Prediction: in twenty years time most of the biologists will be better economists than most of the economists.

Tuesday, 2004 January 6, 23:57 — blogdom, economics, politics

Russ Nelson

Russ Nelson is, if memory serves, a Quaker and an anarchist. He used to be on my favorite mailing list; I wonder why he dropped. Well, I just noticed that he has a blog; he calls it The Angry Economist.

Monday, 2003 December 29, 13:10 — economics, history

spitting on Roosevelt’s grave

Cato: How FDR’s New Deal Harmed Millions of Poor People. (Yet another link from Rational Review News Digest)

Monday, 2003 December 15, 19:55 — economics, law

mixing one’s labor with the land

Leonard Dickenson (Unruled) on Lockean claims in cleared parking spaces. Cited by Will Wilkinson (The Fly Bottle).

Wednesday, 2003 November 12, 12:04 — constitution, economics

another layer of transaction costs

Rasmusen on the value of liberty

What is wrong with government regulations? Well, first, of course, they are likely to be the result of special interests, and inefficient. But even good regulations have a cost that I don’t see mentioned: the cost of having to act carefully so as to avoid breaking the rules. In a society with numerous regulations, people spend a lot of time learning about the regulations.
. . . .
What I think the model might illustrate is that when lots of things are arbitrarily illegal, there are big transaction costs.

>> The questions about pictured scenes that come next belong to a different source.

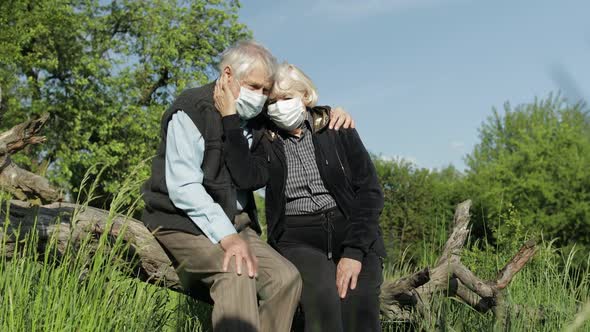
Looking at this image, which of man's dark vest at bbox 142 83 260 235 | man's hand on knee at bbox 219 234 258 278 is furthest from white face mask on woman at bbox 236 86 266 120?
man's hand on knee at bbox 219 234 258 278

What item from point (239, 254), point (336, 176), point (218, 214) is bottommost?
point (239, 254)

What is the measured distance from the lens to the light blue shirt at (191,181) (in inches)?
130

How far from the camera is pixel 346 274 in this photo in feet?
12.1

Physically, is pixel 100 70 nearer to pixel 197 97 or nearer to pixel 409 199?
pixel 409 199

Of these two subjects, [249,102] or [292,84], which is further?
[292,84]

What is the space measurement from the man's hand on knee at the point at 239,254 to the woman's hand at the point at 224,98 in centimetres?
66

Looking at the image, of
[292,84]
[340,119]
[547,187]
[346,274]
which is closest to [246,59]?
[292,84]

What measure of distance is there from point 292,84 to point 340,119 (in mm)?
369

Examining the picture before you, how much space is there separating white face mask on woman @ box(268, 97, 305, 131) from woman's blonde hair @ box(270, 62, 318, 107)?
0.21 ft

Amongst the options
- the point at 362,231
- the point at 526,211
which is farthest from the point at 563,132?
the point at 362,231

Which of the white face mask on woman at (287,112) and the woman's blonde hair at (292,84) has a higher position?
the woman's blonde hair at (292,84)

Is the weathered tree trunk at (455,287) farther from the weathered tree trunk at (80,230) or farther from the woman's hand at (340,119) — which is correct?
the weathered tree trunk at (80,230)

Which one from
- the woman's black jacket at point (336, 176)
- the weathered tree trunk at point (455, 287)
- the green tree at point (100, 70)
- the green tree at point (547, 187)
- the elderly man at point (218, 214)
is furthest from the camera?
the green tree at point (100, 70)

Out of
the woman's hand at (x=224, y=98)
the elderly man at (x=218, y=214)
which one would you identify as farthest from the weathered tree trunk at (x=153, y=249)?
the woman's hand at (x=224, y=98)
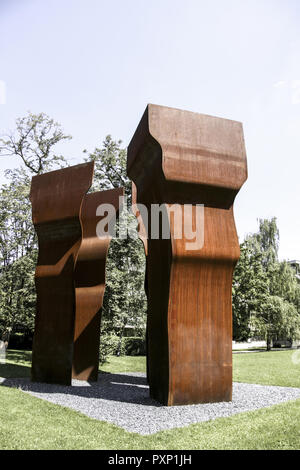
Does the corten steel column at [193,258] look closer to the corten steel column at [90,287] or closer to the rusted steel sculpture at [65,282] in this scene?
the rusted steel sculpture at [65,282]

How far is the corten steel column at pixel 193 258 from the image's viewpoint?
22.1ft

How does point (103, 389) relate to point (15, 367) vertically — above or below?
above

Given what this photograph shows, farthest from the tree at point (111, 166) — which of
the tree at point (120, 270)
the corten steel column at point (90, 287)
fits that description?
the corten steel column at point (90, 287)

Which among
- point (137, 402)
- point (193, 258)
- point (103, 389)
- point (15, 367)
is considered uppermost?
point (193, 258)

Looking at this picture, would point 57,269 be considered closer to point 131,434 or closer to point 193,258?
point 193,258

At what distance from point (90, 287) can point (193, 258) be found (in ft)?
13.7

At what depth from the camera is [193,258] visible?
23.0 feet

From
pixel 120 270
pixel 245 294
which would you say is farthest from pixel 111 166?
pixel 245 294

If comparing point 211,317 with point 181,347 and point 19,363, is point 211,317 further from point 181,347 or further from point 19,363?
point 19,363

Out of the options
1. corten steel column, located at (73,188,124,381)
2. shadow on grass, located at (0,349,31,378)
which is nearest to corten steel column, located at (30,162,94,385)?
corten steel column, located at (73,188,124,381)

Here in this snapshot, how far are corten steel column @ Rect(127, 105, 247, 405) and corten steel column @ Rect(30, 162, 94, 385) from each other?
271 centimetres

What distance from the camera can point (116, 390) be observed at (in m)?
8.54

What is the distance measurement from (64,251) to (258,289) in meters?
17.7

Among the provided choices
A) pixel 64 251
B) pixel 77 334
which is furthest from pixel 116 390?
pixel 64 251
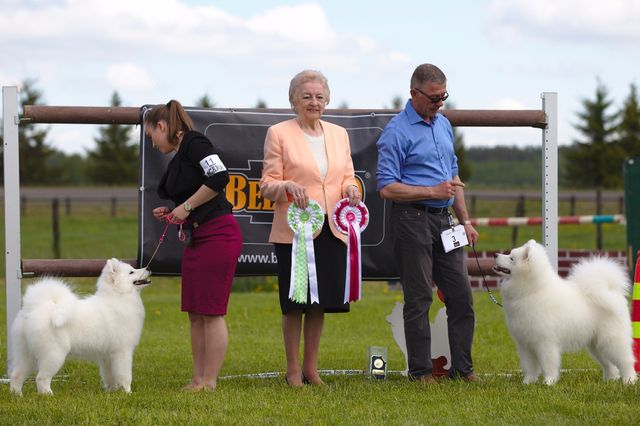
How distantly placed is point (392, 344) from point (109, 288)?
4.25 m

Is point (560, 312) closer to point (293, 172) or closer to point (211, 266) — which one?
point (293, 172)

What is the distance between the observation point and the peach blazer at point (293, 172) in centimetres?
620

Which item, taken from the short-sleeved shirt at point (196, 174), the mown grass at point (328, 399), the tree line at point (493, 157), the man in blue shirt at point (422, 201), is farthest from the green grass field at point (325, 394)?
the tree line at point (493, 157)

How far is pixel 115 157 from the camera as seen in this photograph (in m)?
52.2

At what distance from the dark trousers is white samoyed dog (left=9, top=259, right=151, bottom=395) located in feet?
5.87

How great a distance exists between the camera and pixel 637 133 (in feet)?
149

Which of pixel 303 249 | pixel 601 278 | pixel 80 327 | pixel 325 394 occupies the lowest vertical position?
pixel 325 394

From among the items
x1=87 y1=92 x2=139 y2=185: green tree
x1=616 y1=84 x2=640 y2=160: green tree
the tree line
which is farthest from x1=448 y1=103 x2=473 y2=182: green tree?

Monday, 2003 November 10, 22:24 — economics

QotD

Kevin Marks, whom I had not read before, cites Jerome K Jerome (author of Three Men in a Boat) on economics:

What a wonderful piece of Socialism modern civilisation has become! – not the Socialism of the so-called Socialists — a system modelled apparently upon the methods of the convict prison – a system under which each miserable sinner is to be compelled to labour, like a beast of burden, for no personal benefit to himself, but only for the good of the community – a world where there are to be no men, but only numbers – where there is to be no ambition and no hope and no fear, — but the Socialism of free men, working side by side in the common workshop, each one for the wage to which his skill and energy entitle him; the Socialism of responsible, thinking individuals, not of State-directed automata. . . .

Tuesday, 2003 October 21, 10:53 — economics, religion

rabbi rentseeking

David Bernstein, of the Volokh Empire, reports on an appalling funeral in Israël mechanically presided over by a mandatory Ortho rabbi. (Title borrowed from Rasmusen.)